While trying to hand optimize some C code for a graphics routine
that I wanted to get as fast as possible, I performed some
timings on the 3b1.  What I wanted was the relative speeds of
the basic operations on different data types, to see
if there is anything "interesting".  My results are:

				  add	  sub	  mul	  div
				-----	-----	-----	-----
	register short		  1.0	  1.0	  4.0	 11.0
	short			  3.1	  3.1	  6.1	 13.1

	register long		  1.2	  1.2	 33.3	 44.5
	long			  4.3	  4.3	 36.5	 47.7

	register float		340.4	293.5	452.6	503.7
	float			344.1	296.5	458.7	504.3

	register double		 98.8	 90.5	211.9	258.9
	double			 98.8	 90.5	211.9	258.9

I didn't try to compare any absolute values for the 3b1 with any
other system, I just wanted to know how to write "optimal" code,
when necessary (i.e., inner loops of graphics routines).  The numbers
above are all relative to the value 1.0 for a register short add.
I used the cc optimizer for all timings.  A couple of observations:

- stick to shorts instead of ints or longs, when possible, since
	a 32-bit multiply or divide gets very expensive.  This is
	usually possible for graphics routines, and indeed I've noticed
	that some source (such as an implementation of Bresenham's
	line drawing algorithm from The Store) uses only shorts.
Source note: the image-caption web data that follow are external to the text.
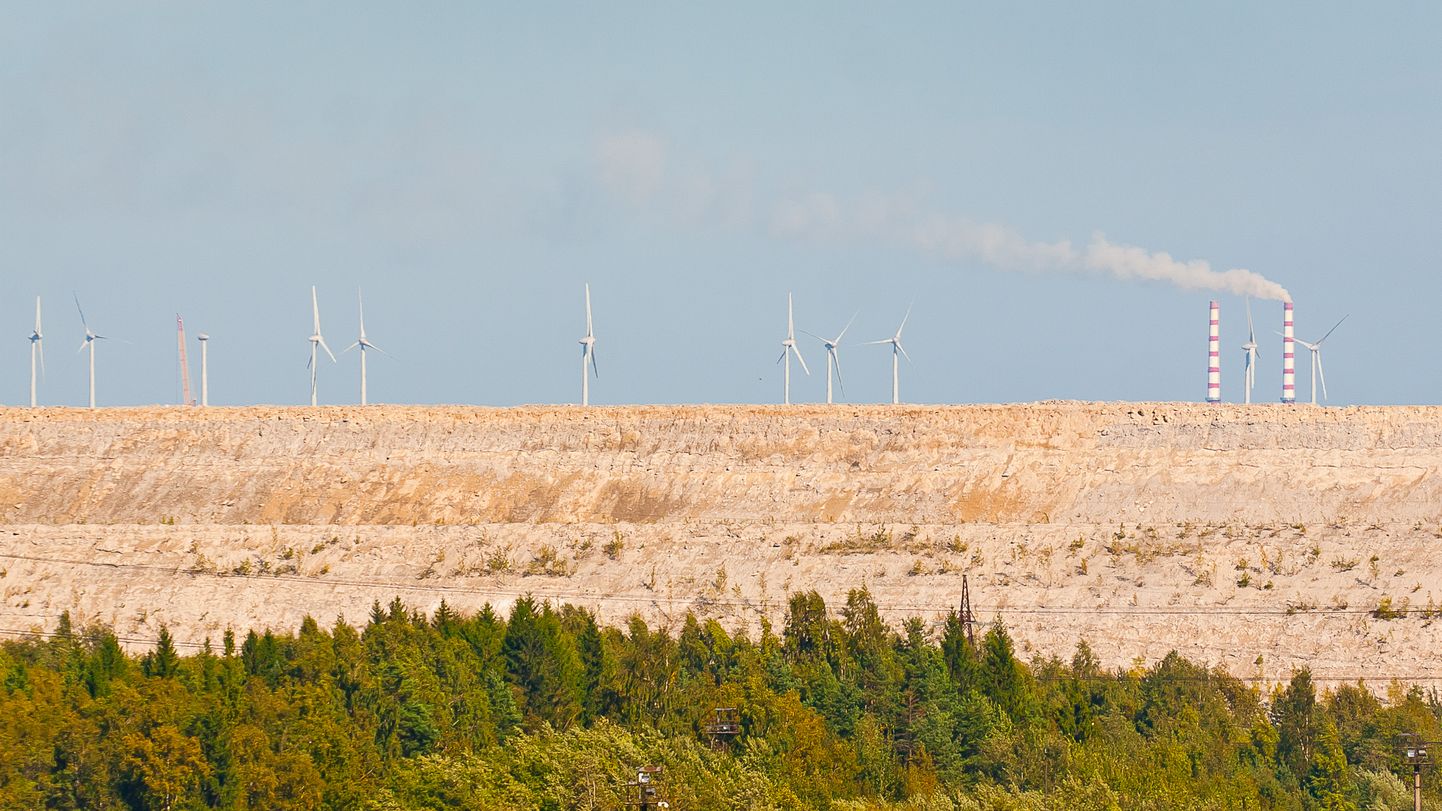 Eesti Energia ehitas omal ajal tuulepargi põlevkivielektrit täiendama; praegu kipub asi pigem vastupidi olema.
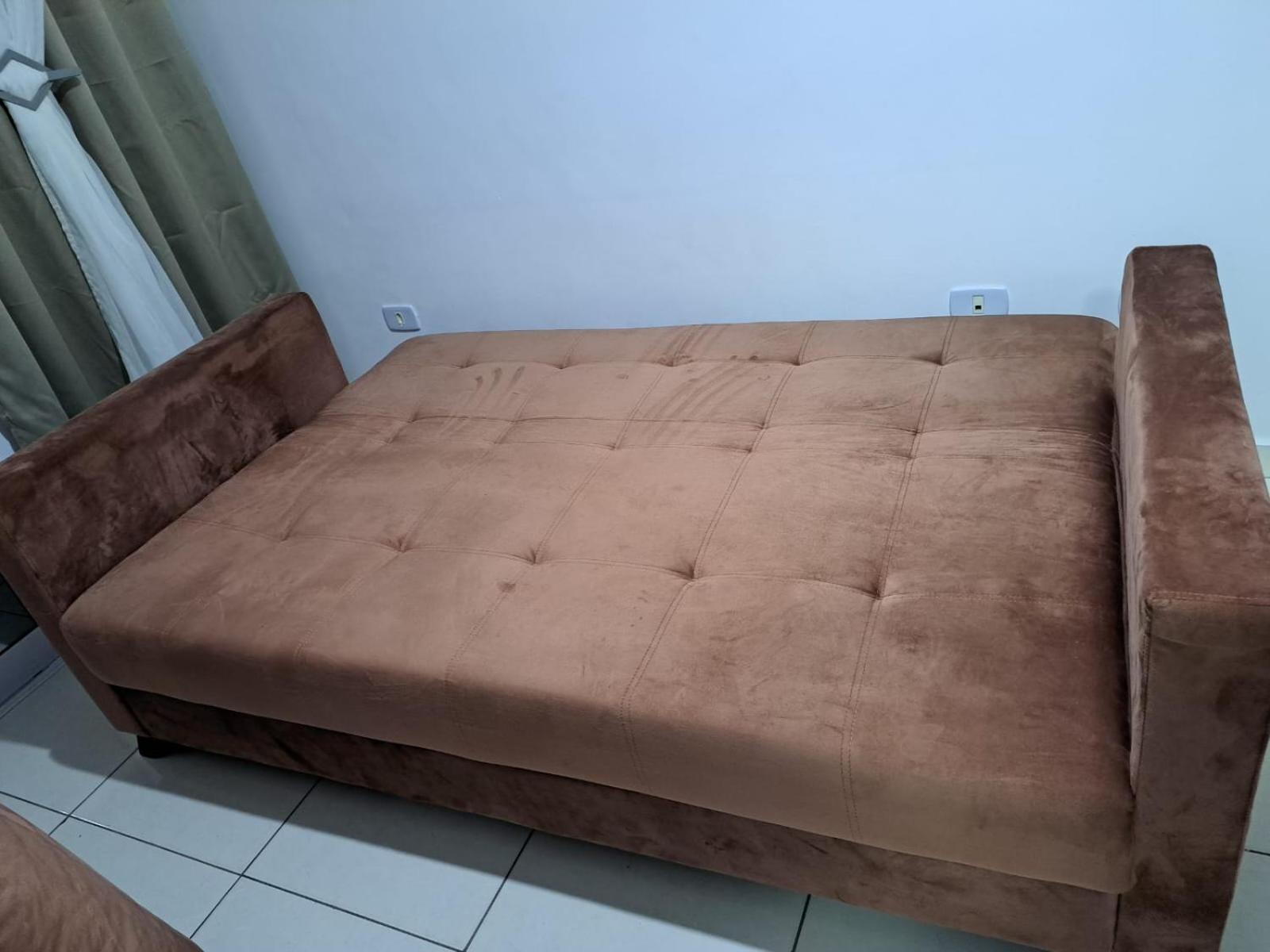 Apto Aconchegante Beira Mar Com Ar No Quarto Solemar Exteriör bild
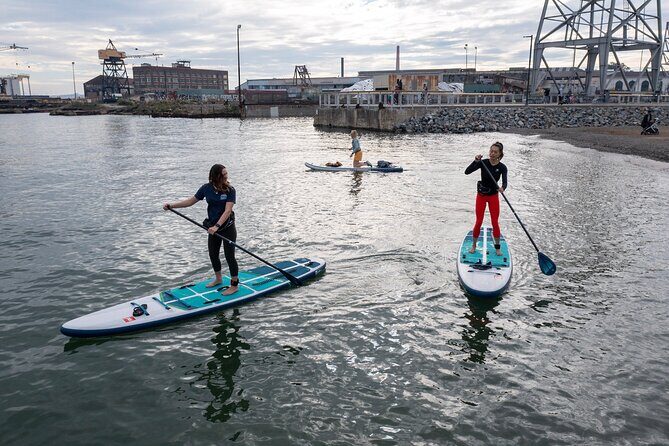 Learn to Paddle Board on the San Francisco Bay! - Exploring the Paddleboard Experience in Detail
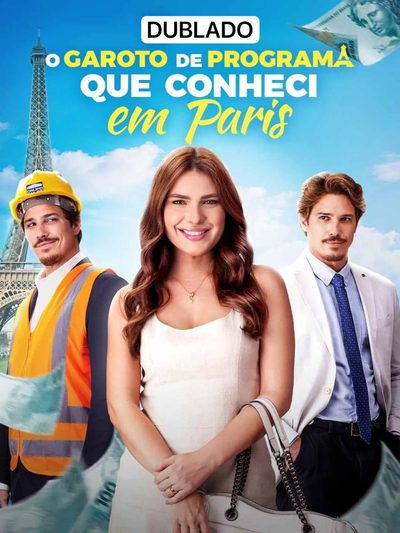 Capa da minisserie O Garoto de Programa que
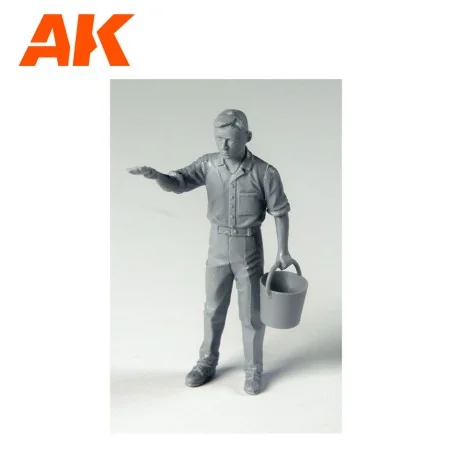 Children SET 1: Boys, 1/35 - AK Interactive AK35016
- registers don't buy you much except for adds and subtracts (and
	assignments too, I'd guess).

- avoid floats, and stick to doubles.  The C rule that forces all
	float artihmetic to be performed using double precision
	kills you on this system.

- this system really should have been designed with an FPU, as the
	floating point times are all 1 to 2 orders of magnitude greater
	than the integer times.  Would anyone from AT&T who is
	"in the know" about the 3b1, care to comment why there isn't
	one available ??

There are a couple of other points that I figured out about the 3b1,
that may be of interest:

    there are 6 short registers available (d2, d3, d4, d5, d6, d7)
    there are 6 long registers available (d2, d3, d4, d5, d6, d7)
    there are 6 float registers available (d2, d3, d4, d5, d6, d7)
    there are 4 pointer registers available (a2, a3, a4, a5)

Overall I wasn't very impressed with the code quality of the C compiler,
even with the optimizer.

	Richard Stevens
	Health Systems International, New Haven, CT
           { uunet | ihnp4 } ! hsi ! stevens